Sonuç: Ad Kavminin Hud’dan
önce tevhid dininden habersiz olduğu iddiası da Kur’an ayetleriyle
çelişmektedir. Ayetlerden, Hud’dan önce de Ad Kavmine resuller gönderildiği,
ancak o toplumun onların mesajını reddettikleri açıkça ifade edilmektedir. Bu
durum, toplumun Allah’a inandığını ancak tevhid inancını bozarak şirk koştuğunu
göstermektedir. Dolayısıyla Ad Kavminin durumu da tevhid ve şirk arasındaki
mücadelenin bir örneği olarak Kur’an’da aktarılmaktadır.
* Semud Kavmi:
“Ve
Semud’a kardeşleri Salih’i (gönderdik). Dedi ki: “Ey kavmim! Allah’a kulluk (hizmet)
edin.

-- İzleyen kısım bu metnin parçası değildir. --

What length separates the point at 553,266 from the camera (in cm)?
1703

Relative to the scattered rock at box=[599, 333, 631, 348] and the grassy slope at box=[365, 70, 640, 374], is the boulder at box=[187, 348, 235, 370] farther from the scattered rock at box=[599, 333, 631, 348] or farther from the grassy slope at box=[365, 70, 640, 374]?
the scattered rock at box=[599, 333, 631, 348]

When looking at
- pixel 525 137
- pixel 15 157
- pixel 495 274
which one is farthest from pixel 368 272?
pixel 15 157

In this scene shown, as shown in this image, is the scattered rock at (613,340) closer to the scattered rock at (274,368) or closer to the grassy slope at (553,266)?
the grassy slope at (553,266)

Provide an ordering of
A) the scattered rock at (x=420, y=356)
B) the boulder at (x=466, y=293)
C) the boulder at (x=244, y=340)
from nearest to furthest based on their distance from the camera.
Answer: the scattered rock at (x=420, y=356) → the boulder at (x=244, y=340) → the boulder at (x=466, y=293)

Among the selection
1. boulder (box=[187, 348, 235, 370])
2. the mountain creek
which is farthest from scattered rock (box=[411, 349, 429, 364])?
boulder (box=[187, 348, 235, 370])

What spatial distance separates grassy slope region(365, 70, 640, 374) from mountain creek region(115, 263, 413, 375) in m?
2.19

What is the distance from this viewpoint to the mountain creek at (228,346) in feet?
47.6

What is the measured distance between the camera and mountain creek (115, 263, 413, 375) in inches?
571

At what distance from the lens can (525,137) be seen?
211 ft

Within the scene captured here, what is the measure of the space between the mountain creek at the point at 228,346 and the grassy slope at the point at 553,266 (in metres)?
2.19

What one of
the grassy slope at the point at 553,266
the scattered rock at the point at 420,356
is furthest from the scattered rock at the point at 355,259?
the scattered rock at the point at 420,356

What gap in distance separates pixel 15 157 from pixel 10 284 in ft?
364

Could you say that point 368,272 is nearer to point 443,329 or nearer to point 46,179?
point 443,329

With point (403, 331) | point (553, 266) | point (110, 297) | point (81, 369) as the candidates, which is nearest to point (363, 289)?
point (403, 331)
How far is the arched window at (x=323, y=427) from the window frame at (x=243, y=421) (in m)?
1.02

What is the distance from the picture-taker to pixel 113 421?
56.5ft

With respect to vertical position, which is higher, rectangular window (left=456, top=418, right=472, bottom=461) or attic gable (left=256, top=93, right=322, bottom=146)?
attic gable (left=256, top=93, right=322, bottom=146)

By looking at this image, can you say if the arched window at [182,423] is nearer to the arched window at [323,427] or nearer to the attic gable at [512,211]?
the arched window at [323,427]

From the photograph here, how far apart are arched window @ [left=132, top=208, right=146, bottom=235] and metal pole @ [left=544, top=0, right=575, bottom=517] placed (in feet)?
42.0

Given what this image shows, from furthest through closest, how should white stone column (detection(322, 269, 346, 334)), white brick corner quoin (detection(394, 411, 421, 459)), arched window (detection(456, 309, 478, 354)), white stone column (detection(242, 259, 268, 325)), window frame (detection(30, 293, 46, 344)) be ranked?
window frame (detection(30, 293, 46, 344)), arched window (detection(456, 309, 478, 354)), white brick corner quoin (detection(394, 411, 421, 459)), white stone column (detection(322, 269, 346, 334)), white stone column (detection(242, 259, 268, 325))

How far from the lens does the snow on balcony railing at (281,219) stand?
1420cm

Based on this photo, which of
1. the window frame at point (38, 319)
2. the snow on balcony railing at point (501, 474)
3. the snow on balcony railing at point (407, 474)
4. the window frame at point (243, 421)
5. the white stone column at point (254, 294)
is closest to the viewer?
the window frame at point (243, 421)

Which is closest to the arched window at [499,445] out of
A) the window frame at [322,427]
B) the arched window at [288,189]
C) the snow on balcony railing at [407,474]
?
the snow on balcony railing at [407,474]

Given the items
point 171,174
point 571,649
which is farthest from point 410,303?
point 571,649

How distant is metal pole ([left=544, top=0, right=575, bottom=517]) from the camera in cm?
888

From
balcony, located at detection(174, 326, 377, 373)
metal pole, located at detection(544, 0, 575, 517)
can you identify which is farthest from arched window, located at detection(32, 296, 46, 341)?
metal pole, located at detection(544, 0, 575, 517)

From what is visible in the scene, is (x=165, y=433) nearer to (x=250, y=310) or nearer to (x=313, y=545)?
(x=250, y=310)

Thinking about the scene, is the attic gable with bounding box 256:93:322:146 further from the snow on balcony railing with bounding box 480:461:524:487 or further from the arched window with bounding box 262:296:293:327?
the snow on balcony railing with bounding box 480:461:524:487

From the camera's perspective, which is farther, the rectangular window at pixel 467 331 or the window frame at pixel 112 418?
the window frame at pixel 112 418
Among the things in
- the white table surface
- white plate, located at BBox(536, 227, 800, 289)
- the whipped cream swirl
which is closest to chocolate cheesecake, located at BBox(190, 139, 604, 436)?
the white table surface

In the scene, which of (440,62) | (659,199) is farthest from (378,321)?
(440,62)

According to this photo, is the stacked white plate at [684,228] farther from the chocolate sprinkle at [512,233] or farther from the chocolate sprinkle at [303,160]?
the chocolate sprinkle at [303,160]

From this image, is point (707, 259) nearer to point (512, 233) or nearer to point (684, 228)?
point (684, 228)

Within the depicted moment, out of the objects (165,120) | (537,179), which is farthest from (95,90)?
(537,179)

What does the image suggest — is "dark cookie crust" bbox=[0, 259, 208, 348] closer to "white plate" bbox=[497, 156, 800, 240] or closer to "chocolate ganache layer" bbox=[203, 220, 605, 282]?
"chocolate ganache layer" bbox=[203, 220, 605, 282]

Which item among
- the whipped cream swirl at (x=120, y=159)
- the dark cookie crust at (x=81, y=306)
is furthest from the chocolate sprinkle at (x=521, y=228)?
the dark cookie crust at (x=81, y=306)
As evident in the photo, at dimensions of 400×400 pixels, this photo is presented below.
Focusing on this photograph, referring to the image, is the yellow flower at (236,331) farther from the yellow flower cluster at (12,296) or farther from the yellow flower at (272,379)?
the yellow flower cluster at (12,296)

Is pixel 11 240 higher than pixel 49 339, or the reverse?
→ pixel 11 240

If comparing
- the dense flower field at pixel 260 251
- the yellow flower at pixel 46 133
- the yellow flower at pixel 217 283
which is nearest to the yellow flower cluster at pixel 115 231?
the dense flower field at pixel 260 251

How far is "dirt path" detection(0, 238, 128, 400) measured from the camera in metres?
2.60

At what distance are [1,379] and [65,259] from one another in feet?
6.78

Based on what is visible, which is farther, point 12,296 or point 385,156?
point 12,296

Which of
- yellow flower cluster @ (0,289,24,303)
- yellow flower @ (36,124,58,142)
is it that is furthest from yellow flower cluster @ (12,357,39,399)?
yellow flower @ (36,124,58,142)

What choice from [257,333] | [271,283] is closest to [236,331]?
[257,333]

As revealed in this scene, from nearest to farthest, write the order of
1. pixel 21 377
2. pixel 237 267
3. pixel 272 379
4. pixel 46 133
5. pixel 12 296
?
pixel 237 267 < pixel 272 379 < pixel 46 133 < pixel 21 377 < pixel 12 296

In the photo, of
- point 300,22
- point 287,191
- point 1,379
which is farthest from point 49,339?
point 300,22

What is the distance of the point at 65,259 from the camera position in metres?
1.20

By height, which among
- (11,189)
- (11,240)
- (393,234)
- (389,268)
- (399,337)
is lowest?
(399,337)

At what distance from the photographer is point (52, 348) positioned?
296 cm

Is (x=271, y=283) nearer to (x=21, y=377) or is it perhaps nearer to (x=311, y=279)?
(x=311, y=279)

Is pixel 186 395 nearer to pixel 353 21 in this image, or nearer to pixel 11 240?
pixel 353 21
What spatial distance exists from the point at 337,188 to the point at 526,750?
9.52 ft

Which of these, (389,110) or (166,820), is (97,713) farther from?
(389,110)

Sizin, O’ndan başka ilahınız (sizin için O’ndan başka Yüce olan) yoktur…”
(11:61)
Bu
ayette Salih’in, Semud Kavmini tevhid inancına, yani yalnızca Allah’a kulluk
etmeye davet ettiği açıkça görülmektedir.
“.. Sen, atalarımızın kulluk ettiklerine kulluk etmekten bizi men mi
ediyorsun?..”
(11:62)
“.. (Ad
ve Semud kavimleri) dediler ki: ‘Eğer Rabbimiz isteseydi melekleri
indirirdi. Elbette ki biz, sizinle gönderileni küfrediyoruz (örtüyoruz,
reddediyoruz).’” (41:14)
“(Semud
halkı) Allah ile kasem ederek (Allah’ın adına yemin ederek) dediler ki: “Ona ve ailesine gece baskın yapacağız. Sonra da
velisine (ona sahip çıkana), “Onun ailesinin helak oluşuna tanık olmadık.
Bizler gerçekten de sadıklardanız (doğrulardanız).’ diyeceğiz.” (27:49)
“Semud
uyarıları yalanladı. Ve dediler ki: “Bizden bir beşere mi uyacakmışız?
İşte o zaman dalalete ve yakıcı ateşlere düşeriz. Zikir
(hatırlatıcı olan vahiy), aramızdan ona mı gelmiş? Hayır, o küstah bir
yalancıdır.” (54:23-25)
Bu ayetlerde, Semud Kavminin, Allah’a inanmakla
birlikte, kulluk ettikleri sahte ilahları terk etmeyi reddettikleri ifade
edilmektedir.
“Semud (kavmi) resulleri (elçileri)
yalanladı.” (26:141)
“Yüz çevirirlerse o zaman de ki: ‘Sizi Ad ve Semud’un
yıldırımının benzeri bir yıldırıma karşı uyardım!’ Hani onlara, ellerinin
arasından (önceden
de) ve arkalarından (onların ardından da) resuller gelmişti. ‘Sakın
Allah’tan başkasına kulluk etmeyin’. Dediler ki: ‘Eğer Rabbimiz isteseydi
melekleri indirirdi. Elbette ki biz, sizinle gönderileni küfrediyoruz (örtüyoruz,
tanımıyoruz).’”
(41:13, 14)
Bu ayetlerde ise Semud Kavminin yalnızca Salih’e
değil, ondan önceki elçilere de isyan ettiği belirtilmektedir.
Sonuç: Semud Kavminin
Salih’ten önce tevhid dininden habersiz olduğu iddiası da Kur’an ayetleriyle
çelişmektedir. Ayetlerden, Salih’ten önce de Semud Kavmine resuller
gönderildiği, ancak o toplumun onların mesajını reddettikleri açıkça ifade
edilmektedir. Bu durum, toplumun Allah’a inandığını ancak tevhid inancını
bozarak şirk koştuğunu göstermektedir. Dolayısıyla Semud Kavminin durumu da
tevhid ve şirk arasındaki mücadelenin bir örneği olarak Kur’an’da
aktarılmaktadır.
* Lut Kavmi:
“Öyleyse
Allah’a karşı takvalı olun, bana da itaat edin. Buna karşılık sizden bir
ecir istiyor da değilim. Ecrim sadece alemlerin Rabbindendir. Alemlerin
içinde erkeklere mi yöneliyorsunuz?” (26:163-165)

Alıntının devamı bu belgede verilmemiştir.